I'm not sure it's fair to compare the Brainstorm chip to the paper you linked to, since they take different inputs (binary vs. continuous) and they implement different systems (purely feed-forward vs. recurrent dynamic systems). But basically, the reason I would imagine why rates require more energy than spikes is just basic math. Given that power is the area under the curve, you can picture that intermittent spikes would consume less power than sending a continuous rate signal. There are other advantages to spikes vs. rates, such as robustness to noise/failure.
In table 4, I think they're comparing to GPU hardware, since that's what he was running everything on.
I think the current status of the hardware is prototypes are being produced. The most recent paper [1] used a circuit simulated in SPICE, so I'm guessing they're pretty close to production? I'm not sure, because:
a) I haven't heard anything from my lab-mates in a while.
b) Even if I did hear something from them, I'm not sure I'm allowed to talk about it. Hardware development is way more secretive than software development.
Sure, let's look at the "area under the curve". What would be this area to perform an equivalent of a weighted sum followed by a non-linearity, for the best spiking network? Note that we must ensure the same precision, as when using the analog "continuous rate" signals. If SNN produces less accurate results, then it's really apples to oranges comparison. Don't forget to take into account both static and dynamic power.
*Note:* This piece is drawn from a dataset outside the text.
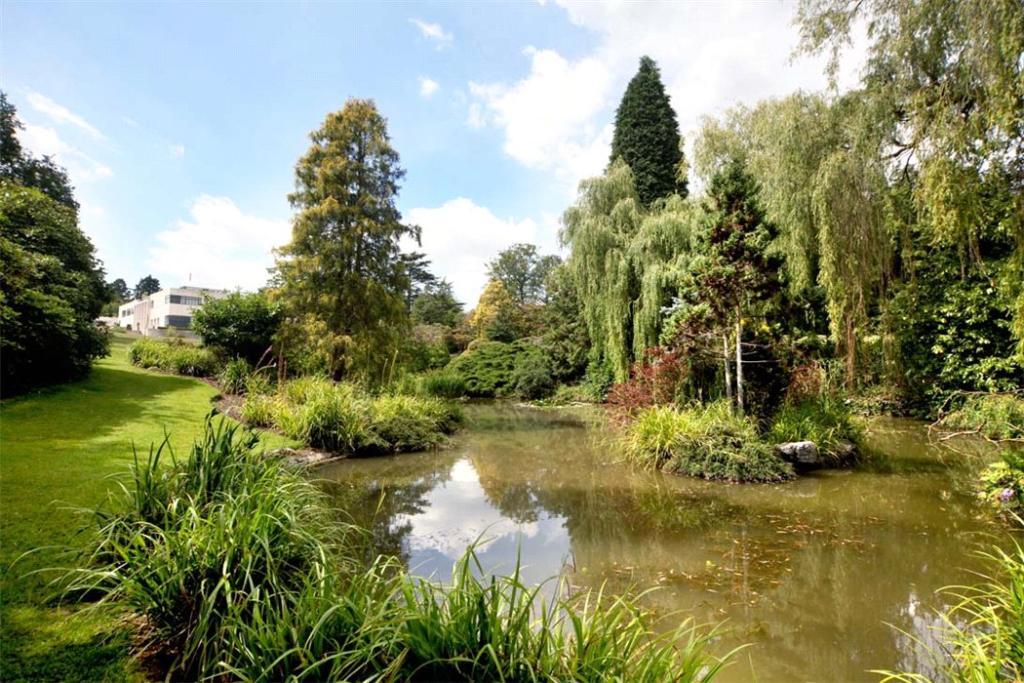 Sunningdale: Pond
Also, there's a question of speed: can you build an SNN chip which runs faster given the same power budget, and the same target accuracy?
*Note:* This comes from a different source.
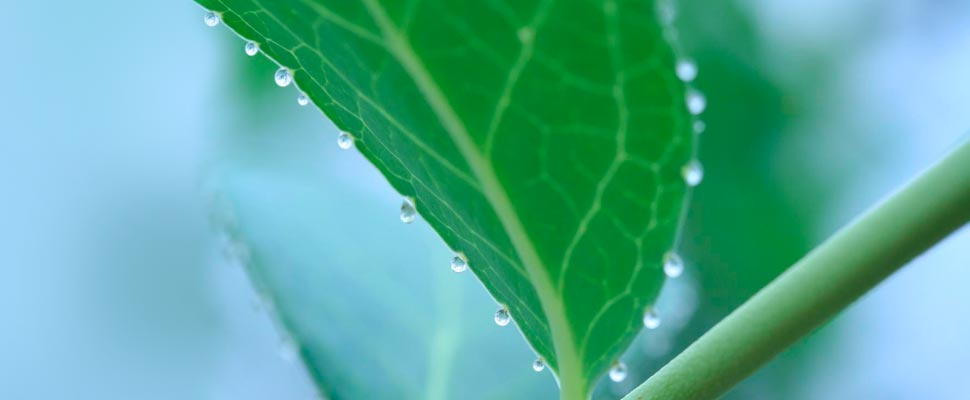 Plant Droplets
If they are indeed comparing SNN to a GPU in that paper, then it's just plain horrible! 3 times better efficiency than a 32 bit FLOPs digital GPU (which is probably 2-3 generations old by now)? That's not going to impress anyone. AFAIK, the best digital DL chips are already at least 10 times more efficient than latest GPUs, and analog DL chips claim to have at least another order of magnitude improvement. In my opinion, that's still not enough: if you want to build an analog chip (spiking or not), it better be at least 1000 times more power efficient than the best we can expect from Nvidia in the next couple of years. Otherwise it's just not worth the effort (and inflexibility).
So, the bottom line, until there's a working chip, capable of running Alexnet, we have no guarantees about it's overall energy efficiency, or speed, or accuracy, or noise robustness. Simulating a tiny portion of it in SPICE does not really provide much insight. When the chip is built, and working, then we can compare it to the best analog "continuous rate" chip running the same model, and only then we will be able to see which one is more efficient. Until that time, any claims that spikes are more efficient are unsubstantiated.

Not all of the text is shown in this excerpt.